Monday, July 20, 2009

UCA Preamble Acknowledging First Peoples

On the verge of something so significant I have rarely been so angry, dismayed and stressed at the stubbornness, lack of empathy and the dishonesty of people who were part of the Assembly meeting today at UNSW!!
I wanted to speak the other night as a supporter of the brilliant work that's been done by a Taskgroup with our Aboriginal and Islander Christian Congress towards the Preamble. BUT due to something of an overrreaction to a question thr time got blown away.
We then went to working groups and listened hard to issues of: time people have had to consider the Preamble; views about it's Christology; and what people could and couldn't say!!

This was represented by a Facilitation Team in a great summary of many issues and then listed as [3] ammendments. We got within 1-4 blue cards of a decision depending on who you speak to and all those concerns tumbled out to again threaten the Proposal. Congress left an 'unsafe space' and despite standing to speak about how we felt I was so angry at the crap being spoken by some people I had to sit back down to avoid swearing and offending people.
I believe those with blinkered evangelical agendas have been pig headed and failed to listen. They have behaved like a dominant culture still rubbing it into to aboriginal people and I was disgusted with the lack of empathy [total lack] and the inability to listen and listen to ourselves.

Here's hoping tomorrow brings a decision it's something we must decide and a chance to speak about why... we'll see I guess!!

3 comments:

Judy Redman said...

Rob, I had significant concerns about the earlier version of this and was part of a working group from our presbytery to provide feedback. I see that it has been taken seriously - my major concern was that the original didn't give credit to early church members who *did* challenge the dominant paradigm and accept Aboriginal and Islander Peoples as equals, and didn't work in patronising etc ways. This has been fixed.

The Bible passage you need to quote to the evangelicals (who I assume are getting uptight about the statement that the First Peoples knew the Creator God before Europeans arrived) is Romans 1: 19-20 "For what can be known about God is plain to them, because God has shown it to them. Ever since the creation of the world his eternal power and divine nature, invisible though they are, have been understood and seen through the things he has made." (NRSV)
This appears in the context that no-one has an excuse for not following God because they have seen God revealed in creation, even without an encounter with Christ. It's context is about judgement, but it's pretty clear, I think.

English St said...

Hey,

I can understand your frustration at Assembly meetings, I have sat through enough of that sort of thing!

I am not an Evangelical, but I am dismayed at the theology of, particularly, the changes to the constitution. Well, I don't think there is that much theology from what the Assembly website media release said.

I thought we were all equal under God. I thought there was no male or female, no Jew or Gentile, but there is now a First and a Second person written into the Uniting Church constitution. It may only be semantics, but it certainly gives the impression that some are 'more equal' than others. The UCA has suffered after some responsible theology, theology based on the idea of equality and taking people on a 'case by case basis', and I think the theological integrity of the church has suffered here.

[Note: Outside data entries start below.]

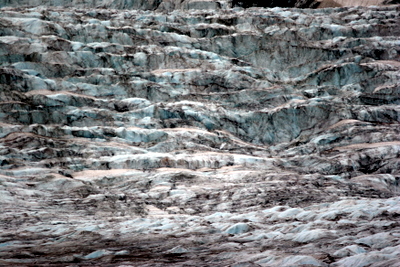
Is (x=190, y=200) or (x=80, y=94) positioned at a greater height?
(x=80, y=94)

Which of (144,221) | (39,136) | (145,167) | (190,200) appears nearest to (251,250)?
(144,221)

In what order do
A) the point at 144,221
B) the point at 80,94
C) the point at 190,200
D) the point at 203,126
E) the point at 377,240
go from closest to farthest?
1. the point at 377,240
2. the point at 144,221
3. the point at 190,200
4. the point at 203,126
5. the point at 80,94

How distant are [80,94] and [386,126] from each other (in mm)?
19296

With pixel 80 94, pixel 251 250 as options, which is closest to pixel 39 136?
pixel 80 94

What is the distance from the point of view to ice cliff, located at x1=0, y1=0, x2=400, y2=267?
1299cm

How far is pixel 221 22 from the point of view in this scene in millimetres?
40844

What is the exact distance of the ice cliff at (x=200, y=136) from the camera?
42.6 feet

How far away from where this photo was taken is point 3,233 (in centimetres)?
1419

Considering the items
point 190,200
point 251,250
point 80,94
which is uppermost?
point 80,94

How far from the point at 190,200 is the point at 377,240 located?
9439 mm

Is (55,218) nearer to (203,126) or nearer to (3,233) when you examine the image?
(3,233)

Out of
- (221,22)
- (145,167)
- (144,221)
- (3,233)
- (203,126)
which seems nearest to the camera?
(3,233)

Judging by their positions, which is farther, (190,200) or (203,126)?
(203,126)

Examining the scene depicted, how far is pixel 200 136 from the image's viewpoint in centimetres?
2703
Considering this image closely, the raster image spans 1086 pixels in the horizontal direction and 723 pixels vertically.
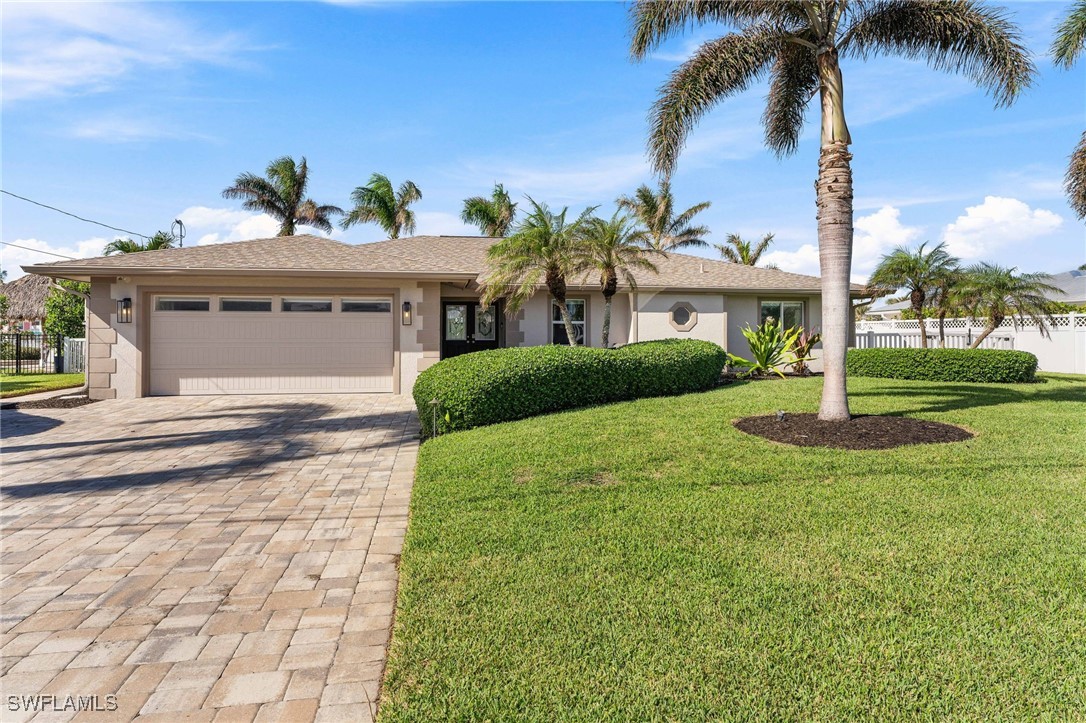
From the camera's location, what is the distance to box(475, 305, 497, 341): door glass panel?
15695mm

The other issue is the Assembly's reluctance to hold UAICC accountable for their actions. We all celebrate the Shalom College in Townsville as being a great UAICC initiative, but what about Nungalinya College, training indigenous students in Darwin, where the UAICC pulled out UCA funding without consulting anyone. The College was close to collapse at one stage, and does not have the money to buy new resources for students to leave. Hopefully the new Prinicpal will be able to influence some assistance of substance and generate more positive change in the live of indigenous Australian's through the work of the Spirit in that College.

Thanks for your reflections Rob.

Book Crasher said...

Thanks for your reflections Wesley,
Valid questions and comments unlike some of the stuff at the meeting.
I suppose while we maintain a notion that terra nullius existed before European settlement we are guilty of having one invisible group though. I hope truth telling about the reality of our history is exactly a basis for freedom and equality for all.
There's no doubt there are other issues with Congress but this particular piece of work was very much a test of our empathy and the gracious response of Congress to even a formal vote and then a half day of ammendements to Constitutional stuff was amazing.
Many people had tears of joy...

I suppose part of letting Congress grow up is letting them make mistakes [like all of us]

Against a background of the Federal Intervention it made it a very real conversation rather than a theological airing... interesting!!